The method according to claim 6, which has the nucleotide sequence shown in the following. 9. 18S rDNA and 5.8S rDNA
And the intervening gene (ITS-2) existing between 5.8S rDNA and 28S rDNA (ITS-2), or Ganoderma boninense specific to both genes. A PCR primer consisting of two kinds of oligonucleotides used for identifying or detecting Ganoderma boninense by detecting a sequence, wherein one of the primers has base numbers 12 to 220 in SEQ ID NO: 1 or 2. Or the first region represented by base numbers 12 to 216 in SEQ ID NO: 3, and the other of the primers is represented by base number 3 in SEQ ID NO: 1 or 2.
78-573, or base number 374 in SEQ ID NO: 3.
A primer corresponding to the second region represented by -569, wherein the sequence between the first region and the second region is amplified by PCR using the primer. 10. An 18S rDNA and a 5.8S rDN.

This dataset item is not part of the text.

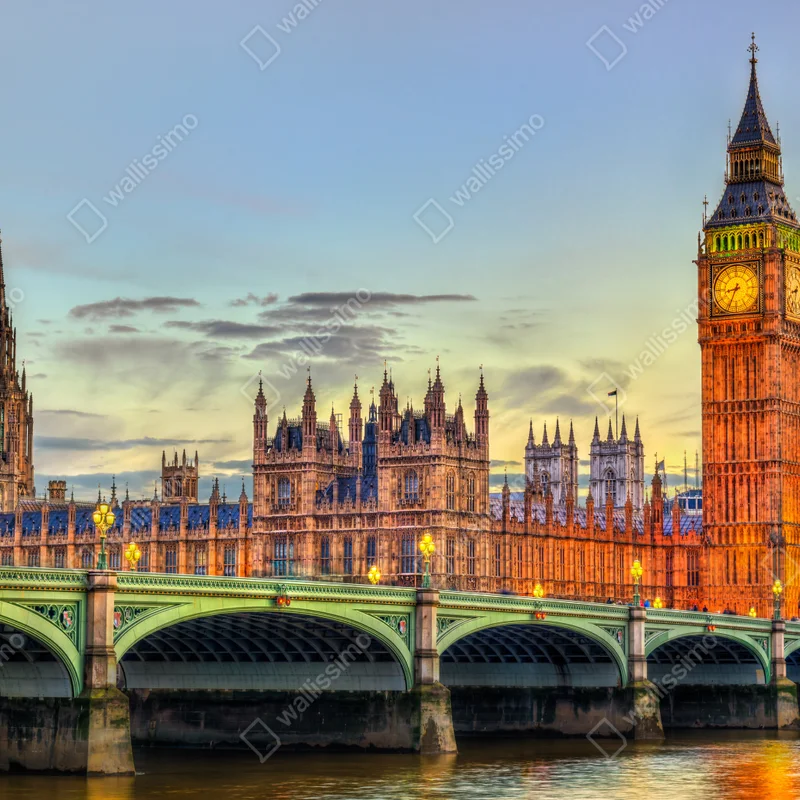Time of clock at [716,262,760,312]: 8:34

A (ITS-1), an intervening gene (ITS-2) existing between 5.8S rDNA and 28S rDNA, or Ganoderma boninense in both genes. A primer comprising two types of oligonucleotides used for identifying or detecting Ganoderma boninense by detecting a unique sequence, wherein one of the primers has a base number of 12 to 220, base number 12 in SEQ ID NO: 3
To 216, base number 378 to SEQ ID NO: 1 or 2
573 or base numbers 374 to 56 in SEQ ID NO: 3
9. The other of the primers corresponds to the region represented by
A primer corresponding to the intervening gene or a region adjacent thereto.